Poszliśmy do domu pijąc gorącą czekoladę, która rozgrzewała nasze ciała...
Komentarze (20)
niezauważyli - nie zauważyli
- Okej choćmy już - chodźmy
nie stety - niestety
- Dobra choć do domu. - chodź
jest jej nie dobrze - niedobrze
nie ubrana - nieubrana
spowrotem - z powrotem
Napewno - na pewno
- Ty niespałeś - nie spałeś
- Choć do mnie - Chodź
- Pójdę po gorącą czekoladę. Jest tu gdzieś budka - na końcu drugiego zdania brakuje pytajnika.

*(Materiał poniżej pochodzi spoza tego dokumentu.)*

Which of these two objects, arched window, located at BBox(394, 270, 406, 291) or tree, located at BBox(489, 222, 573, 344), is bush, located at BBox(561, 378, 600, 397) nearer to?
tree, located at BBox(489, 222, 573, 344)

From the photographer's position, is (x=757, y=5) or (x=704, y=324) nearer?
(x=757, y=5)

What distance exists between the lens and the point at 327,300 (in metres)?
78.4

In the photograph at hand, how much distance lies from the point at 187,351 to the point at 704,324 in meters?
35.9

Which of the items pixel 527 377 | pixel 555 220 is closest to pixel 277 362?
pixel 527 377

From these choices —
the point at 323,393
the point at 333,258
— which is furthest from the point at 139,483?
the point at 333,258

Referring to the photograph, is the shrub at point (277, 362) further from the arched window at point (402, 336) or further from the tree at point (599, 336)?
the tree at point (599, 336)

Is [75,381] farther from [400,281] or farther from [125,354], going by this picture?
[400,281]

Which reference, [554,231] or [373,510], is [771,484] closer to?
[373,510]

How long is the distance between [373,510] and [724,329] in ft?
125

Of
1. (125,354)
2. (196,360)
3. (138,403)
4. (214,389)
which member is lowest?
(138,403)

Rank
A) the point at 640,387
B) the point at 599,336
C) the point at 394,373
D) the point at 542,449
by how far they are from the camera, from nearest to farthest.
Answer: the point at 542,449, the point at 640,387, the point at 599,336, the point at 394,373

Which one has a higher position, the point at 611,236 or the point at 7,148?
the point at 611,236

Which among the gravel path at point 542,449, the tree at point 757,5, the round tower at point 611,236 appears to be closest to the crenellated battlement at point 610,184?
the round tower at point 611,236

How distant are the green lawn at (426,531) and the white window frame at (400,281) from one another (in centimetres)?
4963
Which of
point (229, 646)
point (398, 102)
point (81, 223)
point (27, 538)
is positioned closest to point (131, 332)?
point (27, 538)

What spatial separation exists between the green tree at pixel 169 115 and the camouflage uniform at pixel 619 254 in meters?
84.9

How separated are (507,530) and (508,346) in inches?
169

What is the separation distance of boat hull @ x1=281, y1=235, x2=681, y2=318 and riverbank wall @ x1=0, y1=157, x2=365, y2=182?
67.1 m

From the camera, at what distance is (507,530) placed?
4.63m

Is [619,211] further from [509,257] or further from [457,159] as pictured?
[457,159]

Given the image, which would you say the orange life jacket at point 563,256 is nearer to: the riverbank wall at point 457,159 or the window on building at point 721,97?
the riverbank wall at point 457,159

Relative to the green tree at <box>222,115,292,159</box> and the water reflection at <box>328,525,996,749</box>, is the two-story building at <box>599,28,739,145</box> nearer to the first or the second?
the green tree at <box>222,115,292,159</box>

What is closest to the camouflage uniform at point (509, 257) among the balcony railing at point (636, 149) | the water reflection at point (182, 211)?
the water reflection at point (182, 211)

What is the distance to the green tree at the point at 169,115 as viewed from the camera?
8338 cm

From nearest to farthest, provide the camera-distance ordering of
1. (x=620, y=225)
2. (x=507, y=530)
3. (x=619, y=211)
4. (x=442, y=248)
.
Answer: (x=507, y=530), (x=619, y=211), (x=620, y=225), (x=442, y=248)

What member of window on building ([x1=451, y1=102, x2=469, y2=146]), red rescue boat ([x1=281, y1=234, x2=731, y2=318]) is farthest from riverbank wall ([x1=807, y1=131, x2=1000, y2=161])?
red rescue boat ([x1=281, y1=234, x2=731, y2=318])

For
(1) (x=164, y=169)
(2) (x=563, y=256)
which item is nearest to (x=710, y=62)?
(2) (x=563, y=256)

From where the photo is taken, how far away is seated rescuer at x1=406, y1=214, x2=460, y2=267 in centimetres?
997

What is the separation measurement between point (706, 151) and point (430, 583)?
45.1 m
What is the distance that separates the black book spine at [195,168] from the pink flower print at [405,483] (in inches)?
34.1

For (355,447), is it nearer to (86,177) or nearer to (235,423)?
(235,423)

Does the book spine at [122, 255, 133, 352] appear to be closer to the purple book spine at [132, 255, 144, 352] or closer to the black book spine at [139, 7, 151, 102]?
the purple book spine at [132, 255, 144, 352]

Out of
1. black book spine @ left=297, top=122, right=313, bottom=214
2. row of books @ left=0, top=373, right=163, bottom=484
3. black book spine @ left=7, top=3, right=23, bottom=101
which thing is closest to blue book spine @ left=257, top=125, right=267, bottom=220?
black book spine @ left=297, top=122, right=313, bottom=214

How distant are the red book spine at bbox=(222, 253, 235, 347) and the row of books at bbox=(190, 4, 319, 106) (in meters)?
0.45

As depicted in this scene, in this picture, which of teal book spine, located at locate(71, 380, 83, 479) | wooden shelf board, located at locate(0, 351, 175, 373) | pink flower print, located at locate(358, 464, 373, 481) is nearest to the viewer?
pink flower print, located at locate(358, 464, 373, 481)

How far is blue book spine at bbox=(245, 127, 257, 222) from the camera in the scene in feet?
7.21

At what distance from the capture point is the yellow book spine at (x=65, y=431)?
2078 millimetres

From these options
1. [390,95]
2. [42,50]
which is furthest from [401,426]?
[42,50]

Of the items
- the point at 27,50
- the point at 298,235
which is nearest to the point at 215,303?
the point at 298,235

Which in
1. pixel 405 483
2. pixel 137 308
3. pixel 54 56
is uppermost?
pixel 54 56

- Chcesz tą czekoladę? - TĘ
Przechodząc do błędów, nie oszukujmy się, ale jest ich masa. Przykra sprawa. Mam nadzieję, że w Twoim nowym opowiadaniu nie będzie ich aż tyle. Zapewne zacznę je czytać za kilka dni. Co do interpunkcji, w dalszym ciągu jest z nią kiepsko. Myślę, że jak przeczytasz tekst jeszcze raz to dostrzeżesz błędy. Teraz powiem krótko o dialogach. Nadal uważam, iż są troszkę sztuczne. Kompletnie unikasz opisów i uczuć. Niby to ostatni rozdział, a tak naprawdę wcale ich nie było. ;/ Nieraz ciężko było mi zrozumieć, kto w danym momencie się wypowiada. Taki lekki chaos. Jeżeli chodzi o treść, spodziewałam się szczerze mówiąc, że będzie z tym przyjacielem. Zakończenie jest dla mnie takie nijakie. Próbuję zastanowić się jakie wartości przekazuje ten tekst, na pewno: miłość, zaufanie i przyjaźń. Osobiście lubię jak końcówki tekstów, serii są mocne i dające do myślenia, zmuszające do refleksji. W tym przypadku tak niestety nie było. Dobra, koniec krytyki. Przejdźmy do przyjemnych rzeczy. Super, że udało Ci się zakończyć te rozdziały, to na pewno wymagało dużej determinacji z Twojej strony. Gratuluję więc, że dotrwałaś do końca, mimo braków weny i zapewne czasu. Cała historia jest urocza i słodka, nie ukrywam. Miło się czytało. Nie miej mi za złe tego, co piszę. Po prostu pod koniec zawsze lubię napisać moje zdanie. Bohaterowie byli raczej udani. Hmm, no może postać Lucasa była dla mnie średnia, taki grzeczny chłopaczek? Lubię jak się coś dzieje, haha. Mimo iż opowiadanie treściowo wypadło fajnie, to z czystym sumieniem muszę przyznać, że to niestety nie moje klimaty. :D Czytając moje wypociny, zapewne zauważyłaś, że gustuję w mrocznych scenach, z ciężkimi zakończeniami. A tu było na odwrót. Wszystko takie kolorowe, haha. Nie żałuję, że przeczytałam tę serię. Dobrze się przy tym bawiłam. Mam nadzieje, że "Świadek" będzie tak samo ciekawy. Czuj się zaszczycona. Rzadko kiedy aż tak się rozpisuję. No, ale muszę jeszcze dobrze zakończyć moją wypowiedź. Podsumowując: pisz dalej, dobrze Ci idzie. Szkoda, że to końcówka, ale nie wszystko trwa wiecznie. Gdyby był to zwykły rozdział, a nie END, to zapewne dałabym czwórkę, ale jest to niestety ostatni rozdział, więc ze względów docenienia wysiłków, jakich musiałaś użyć, by to napisać, daję pięć. Żegnam, do zobaczania w innych opowiadaniach. Pozdrawiam, Szalo.